I don't particularly endorse, and I would argue with anyone who has a sort of what I call the Silicon Valley view of life, which is I got to live forever. What's the world going to be if I die? Yes, the world will continue, I can guarantee that, and I think trying to live forever is got it. You know, excuse me, but ass backwards. Right, the point is to live a rich life, right? If you make the focus of your life living forever, there's no content to it, there's no meaning, there's no fulfillment to it, and that, I think, mistakes what we are on this planet to do. We're on this planet to make the world better, to make our loved ones better people, to make ourselves better people, and not to just live forever.

Dr. Michael Koren: 25:12

Well, speaking of Benjamin Franklin, there's a quote, I believe, from poor Richard's Almanac that is attributed to Ben Franklin, that the goal of life should be to live well, not necessarily live long. So that gets your philosophy. Although he did both, quite frankly, he lived long and he lived well. But I'd also argue that there are lots of people that make amazing contributions well into their 70s, 80s and even 90s. You look at people like Warren Buffett.

Dr. Ezekiel Emanuel: 25:38

You and I may disagree.

Dr. Michael Koren: 25:39

Yeah, so my brain works just as well now in my 60s as it did in my 30s in some ways better, and if I extrapolate that, it should be working really well by the time I get to 90. And so we'll see.
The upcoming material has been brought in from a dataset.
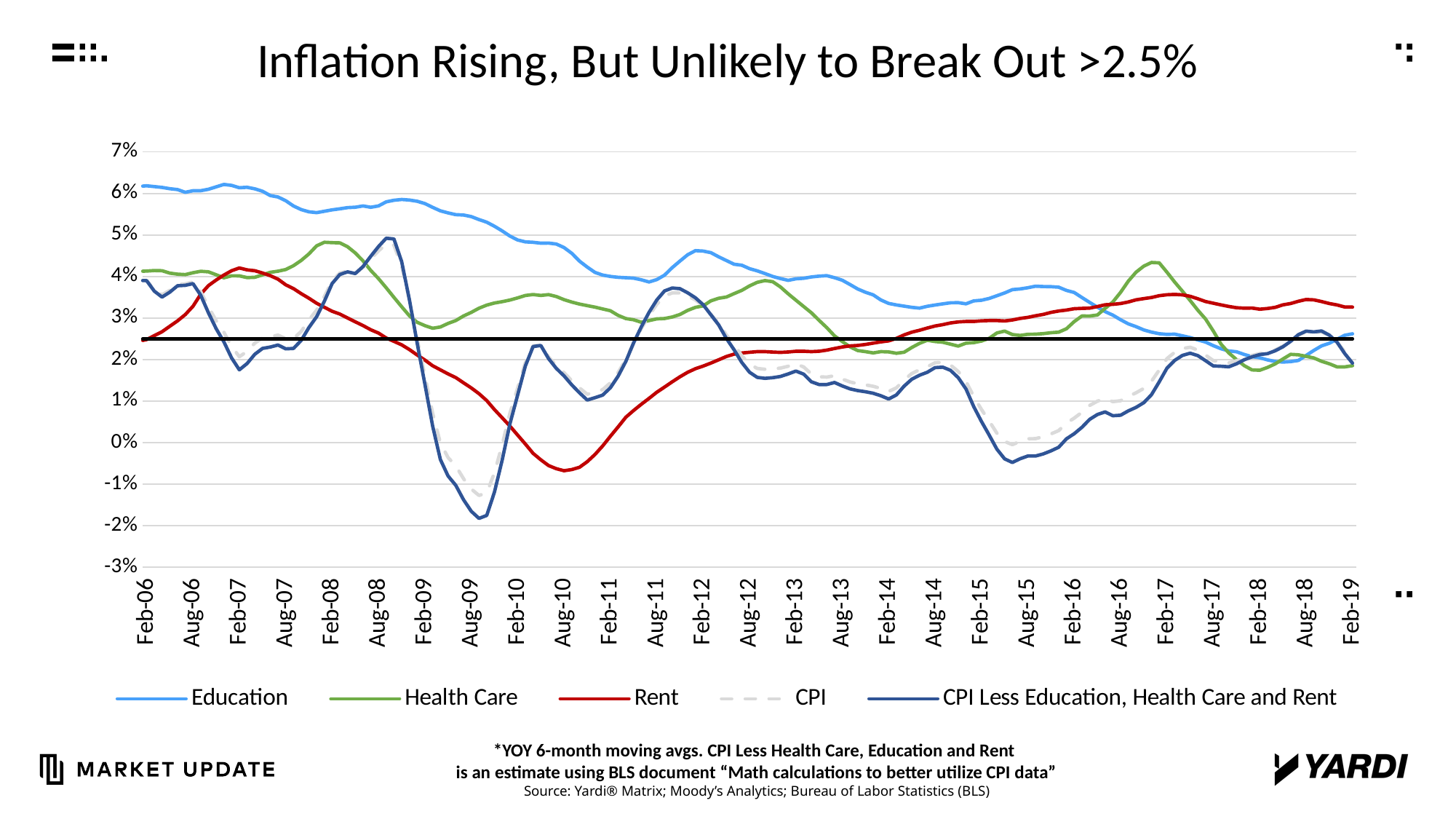
What is the title of the chart? Inflation Rising, But Unlikely to Break Out >2.5% Which series has the lowest value at Aug-09? CPI Less Education, Health Care and Rent At what level is the horizontal black reference line drawn across the chart? 2.5% At Aug-15, which is higher, Rent or CPI? Rent What kind of chart is shown on the slide? line chart How many series does the legend list? 5 Is the value for Rent at Aug-10 greater or less than 0%? less Is the value for Health Care at Feb-17 greater or less than 4%? greater Does the Education series rise or fall overall from Feb-06 to Feb-19? fall Is the value for Education at Feb-06 greater or less than 5%? greater Which series has the highest value at Feb-06? Education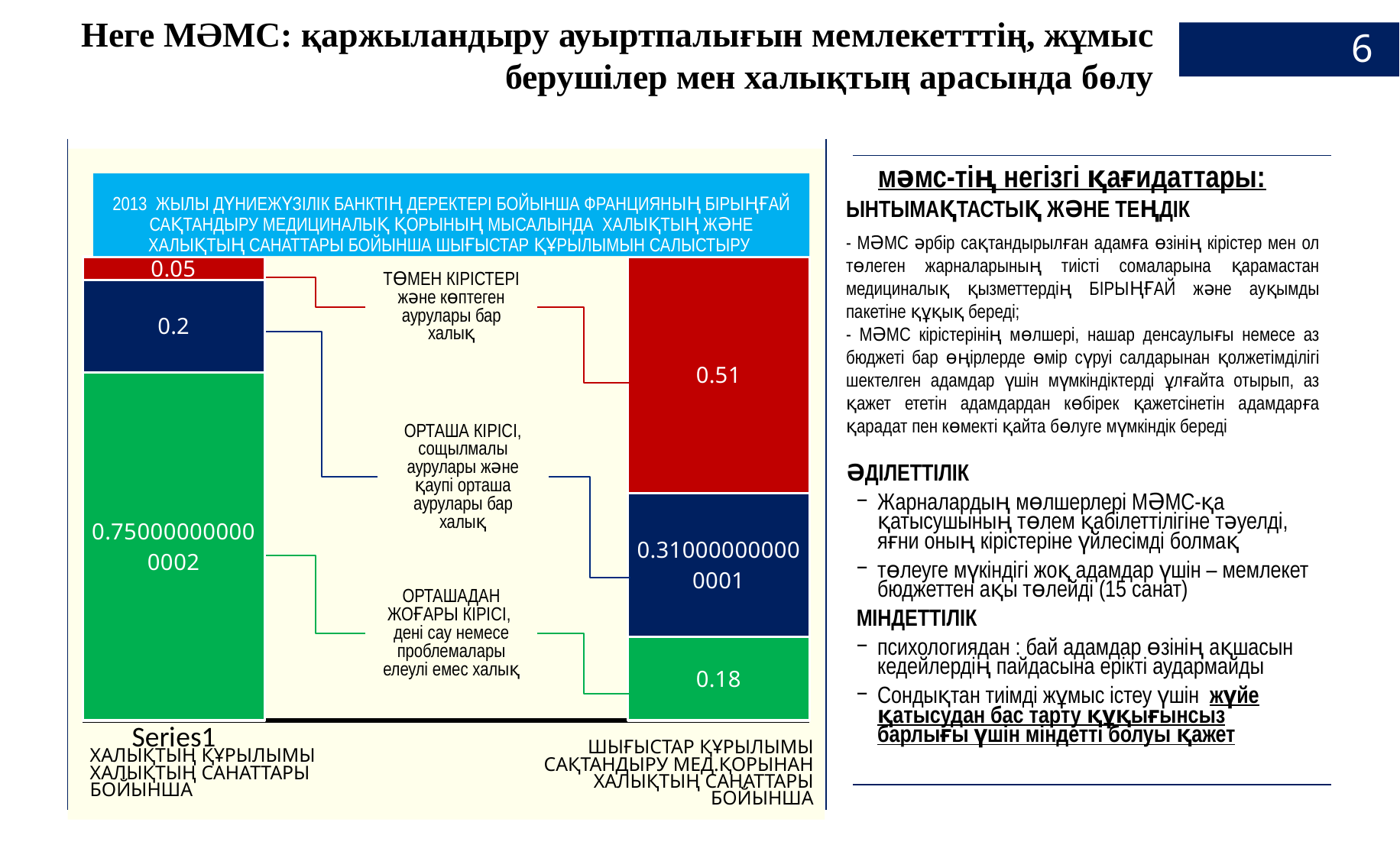
What is the difference between the red segment (0.51) and the green segment (0.18) of the right bar? 0.33 What is the value of the green (bottom) segment of the right bar (ШЫҒЫСТАР ҚҰРЫЛЫМЫ)? 0.18 Which segment of the right bar (ШЫҒЫСТАР ҚҰРЫЛЫМЫ) has the largest value? the red segment (0.51) What is the value of the red (top) segment of the right bar (ШЫҒЫСТАР ҚҰРЫЛЫМЫ)? 0.51 What is the value of the red (top) segment of the left bar (ХАЛЫҚТЫҢ ҚҰРЫЛЫМЫ)? 0.05 What is the value of the green (bottom) segment of the left bar (ХАЛЫҚТЫҢ ҚҰРЫЛЫМЫ)? 0.750000000000002 What is the value of the dark blue (middle) segment of the right bar (ШЫҒЫСТАР ҚҰРЫЛЫМЫ)? 0.310000000000001 Which colour represents the low-income group with many diseases (ТӨМЕН КІРІСТЕРІ) in the chart? red What is the value of the dark blue (middle) segment of the left bar (ХАЛЫҚТЫҢ ҚҰРЫЛЫМЫ)? 0.2 How many stacked bars does the chart contain? 2 Which is larger: the red segment of the left bar or the red segment of the right bar? the red segment of the right bar What kind of chart is shown on the left of the slide? stacked bar chart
Dr. Ezekiel Emanuel: 25:55

We'll revisit that in a few years.

Dr. Michael Koren: 25:57

Yeah, we'll definitely do this again in about 10 years and we'll see if our views have changed. But again, I think that we're a wealthy country. We can support people. I think perhaps a little bit beyond the 70s and quite frankly, to your point.

Dr. Ezekiel Emanuel: 26:12

No, no, no, Wait, wait, wait, wait. This is not about wealthy countries supporting people. This is about your personal philosophy. It has nothing to do. Even if you're magnificently rich, you'll support yourself. Blah, blah, blah.

Dr. Michael Koren: 26:23

No, no, I'm talking about society, your philosophy, like contrast. As you know, in Great Britain, for example, there are limitations of what treatments are performed at certain ages.

Dr. Ezekiel Emanuel: 26:33

Well, we know that in the United States it's the same thing, even if it's not a policy doctors, they don't admit 80-year-olds with the same thing as 70-year-olds to the ICU, et cetera. So I'm not sure I agree with that. Yes, we don't have a formal policy, but we have practices that people have imbibed, and you know it's anyway. And my article is not about public policy. It's very, very firmly in challenging each of us to have a personal philosophy about how we want to live, how long we want to live. You know I ask this all the time when I talk. You know you want quantity or you want quality of life. Oh, we all want quality of life. And then you talk to them and you know they just haven't thought through what that might mean. And when we get to that, you know the default of the system is quantity over quality.

Dr. Michael Koren: 27:35

Easier to measure quantity versus quality.

Dr. Ezekiel Emanuel: 27:38

Yes 100%.

Dr. Michael Koren: 27:39

Yeah, so fair enough. Well, Zeke, this has been an amazing conversation. Thank you for being a guest here on. MedEvidence and it's been my absolute pleasure and hopefully we'll do it again very, very soon and you can share some of your amazing insights with us.